--- Extrait choisi ---

À leur apogée, les pirates somaliens recueillaient des rançons de 53 millions de dollars chaque année, selon la Banque mondiale. La piraterie a atteint son point culminant en Somalie en 2011 lorsque les pirates ont lancé 212 attaques, pendant lesquelles 1200 marins ont été pris en otage et 35 sont morts. Cette année, le groupe de surveillance Oceans Beyond Piracy estime que le coût de la piraterie était d’environ 7 milliards de dollars pour l’économie mondiale.
Les officiels ont enregistré seulement cinq attaques par des pirates somaliens entre 2017 et 2020. L’accalmie est attribuée aux opérations navales anti-piraterie coordonnées, aux mesures de sécurité telles que le positionnement de gardes armés sur les navires et à l’augmentation des poursuites et des peines de prison pour les pirates.
Le président somalien Hassan Sheikh Mohamoud a reconnu le renouvellement de la menace de piraterie en mars 2024. Il a déclaré à Reuters : « Si nous n’arrêtons pas [la piraterie] alors qu’elle en est à ses débuts, elle pourrait devenir ce qu’elle était auparavant. »
Les analystes de The Economist doutent que la piraterie retournera aux niveaux de 2011 parce que les opportunités exposées par les Houthis finiront par diminuer.
La participation des chebabs
Au début 2024, des rapports ont signalé que les militants chebabs dans la région somalienne de Sanaag, au Nord du pays, avaient fait une offre de coopération aux pirates. Les analystes pensent que l’accord consiste à assurer la protection des pirates en échange de 30 % de toutes les rançons, ainsi qu’un pourcentage des butins, selon un reportage du journal émirien The National. L’accord pourrait fournir aux chebabs un financement critique après la répression de leurs sources d’argent illégales et le gel de leurs comptes bancaires par le gouvernement somalien. On soupçonne aussi que les terroristes négocient avec les pirates et les rebelles houthistes pour acquérir des armes.
Le Dr Ralby déclare que les attaques houthistes contre le commerce maritime « sont une grande inspiration pour quiconque avec la capacité et l’intention d’attaquer les transports en mer », parce que les Houthis ont réussi à gagner une visibilité mondiale, une légitimité et une crédibilité, ce qui leur permet de recruter d’autres membres. Ceci peut être attrayant pour les pirates et leurs sympathisants.

---

D'après l'extrait sur la piraterie somalienne, combien d'attaques les pirates ont-ils lancées en 2011 ?

--- Liste des données ---

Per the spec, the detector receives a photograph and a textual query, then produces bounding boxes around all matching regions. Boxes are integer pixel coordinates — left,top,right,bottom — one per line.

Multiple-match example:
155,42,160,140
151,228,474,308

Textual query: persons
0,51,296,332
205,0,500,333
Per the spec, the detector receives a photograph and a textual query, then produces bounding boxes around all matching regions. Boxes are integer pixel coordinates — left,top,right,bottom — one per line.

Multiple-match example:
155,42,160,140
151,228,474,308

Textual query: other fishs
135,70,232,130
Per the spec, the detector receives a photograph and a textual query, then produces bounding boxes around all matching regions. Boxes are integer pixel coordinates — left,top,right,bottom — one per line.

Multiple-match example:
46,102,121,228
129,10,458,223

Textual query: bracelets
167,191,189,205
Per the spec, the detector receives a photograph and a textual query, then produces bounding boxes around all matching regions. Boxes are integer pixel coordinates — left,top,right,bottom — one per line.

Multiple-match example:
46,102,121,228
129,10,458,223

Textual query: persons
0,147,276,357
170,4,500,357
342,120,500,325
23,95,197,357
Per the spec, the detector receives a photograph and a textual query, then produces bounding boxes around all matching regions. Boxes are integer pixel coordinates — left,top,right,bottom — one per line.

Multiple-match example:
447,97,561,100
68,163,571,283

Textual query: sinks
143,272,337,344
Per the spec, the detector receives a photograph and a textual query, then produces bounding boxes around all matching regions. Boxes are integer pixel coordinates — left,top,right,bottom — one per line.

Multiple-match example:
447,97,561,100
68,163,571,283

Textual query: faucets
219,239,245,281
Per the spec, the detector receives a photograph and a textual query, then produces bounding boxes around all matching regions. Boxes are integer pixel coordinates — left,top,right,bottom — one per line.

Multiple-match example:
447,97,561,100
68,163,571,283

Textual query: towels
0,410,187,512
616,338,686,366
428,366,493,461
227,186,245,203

---

**Corrigé**
212 attaques.